At one time this was titled "Does Your Husband Know?"
Wentz married singer/actress Ashlee Simpson on May 17, 2008. The change in his circumstances influenced his writing, which is reflected on a number of songs on Folie à Deux, including this track. Frontman Patrick Stump explained to MTV News: "Swagger is a great way to describe it, because on the song, he's lyrically adopting a character that has swagger, so I wanted the music to have that swagger. The verse is so confident and funky and forward because the lyric is so full of itself. And then everything stops, and there's a piano breakdown, and it's very melancholy and sad and theatrical, and the lyric shifts to the doubt that's behind all that arrogance.

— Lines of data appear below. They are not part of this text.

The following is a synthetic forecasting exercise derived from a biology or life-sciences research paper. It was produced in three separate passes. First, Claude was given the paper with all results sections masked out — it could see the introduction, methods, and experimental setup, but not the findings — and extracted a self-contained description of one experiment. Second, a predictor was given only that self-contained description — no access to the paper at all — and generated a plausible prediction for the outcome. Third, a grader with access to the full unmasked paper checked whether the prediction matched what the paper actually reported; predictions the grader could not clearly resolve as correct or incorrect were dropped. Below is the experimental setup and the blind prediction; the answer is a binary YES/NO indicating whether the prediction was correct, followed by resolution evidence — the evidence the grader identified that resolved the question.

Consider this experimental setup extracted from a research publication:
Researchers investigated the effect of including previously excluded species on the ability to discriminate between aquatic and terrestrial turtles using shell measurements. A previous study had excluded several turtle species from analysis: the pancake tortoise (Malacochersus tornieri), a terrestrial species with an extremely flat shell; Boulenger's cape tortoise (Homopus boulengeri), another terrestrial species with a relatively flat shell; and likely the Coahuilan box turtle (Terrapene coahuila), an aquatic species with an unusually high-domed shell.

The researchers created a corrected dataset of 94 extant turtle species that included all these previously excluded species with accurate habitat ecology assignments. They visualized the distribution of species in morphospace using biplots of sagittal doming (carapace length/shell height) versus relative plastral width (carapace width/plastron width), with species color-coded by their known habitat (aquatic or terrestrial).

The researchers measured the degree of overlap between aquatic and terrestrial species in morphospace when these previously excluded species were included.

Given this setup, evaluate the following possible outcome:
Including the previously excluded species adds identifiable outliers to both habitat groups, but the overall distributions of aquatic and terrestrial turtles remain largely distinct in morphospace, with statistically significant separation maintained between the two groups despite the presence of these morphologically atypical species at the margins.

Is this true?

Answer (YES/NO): NO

And ultimately, I wanted the music - in conjunction with the lyric - to express that arrogance is usually a mask for terrible insecurity. What I took out of [the lyrics] was that there was something so compelling about the character in the song. Like in Silence of the Lambs, when Hannibal Lecter is talking about how he doesn't kill, he covets. The song is about that - the prowl of chasing a woman. I think it meant, like, this guy is cheating on his girlfriend, but he knows she's not cheating on him. There's this total 'looking into the mirror and trying to convince yourself of absolute lies' kind of thing. People ask all the time, 'Oh, Pete got married, how does that affect the record?' and I think, if anything, he just wanted to point out how lightly people are taking their marriages. No one seems to be worried about what's going on, they just want to have things."
Patrick Stump was caught listening to this song in public. The singer recalled to Rock Sound in a 2015 interview: "I rarely listen to our records, because it's a weird experience, and makes me feel like a dweeb. I was on a flight the other day, and had a moment of, 'Oh, I'll give this a listen, see how it's holding up'. I don't get recognized a lot, but there I am, playing this song for the first time in years, and the flight attendant noticed."
Directed by Shane Valdes, the music video for this song is called "A Weekend At Pete Rose's" and is based on the 1989 movie Weekend at Bernie's. In the film, Bernie is dead and two guys prop up his corpse and carry him around so he seems alive. In the Fall Out Boy video, Brendon Urie and Spencer Smith of Panic! At The Disco find Pete Wentz dead and do something similar.
At the end of the video, a phone number flashes. Those who called it were connected to a service called SayNow, which let fans and artists exchange voicemails.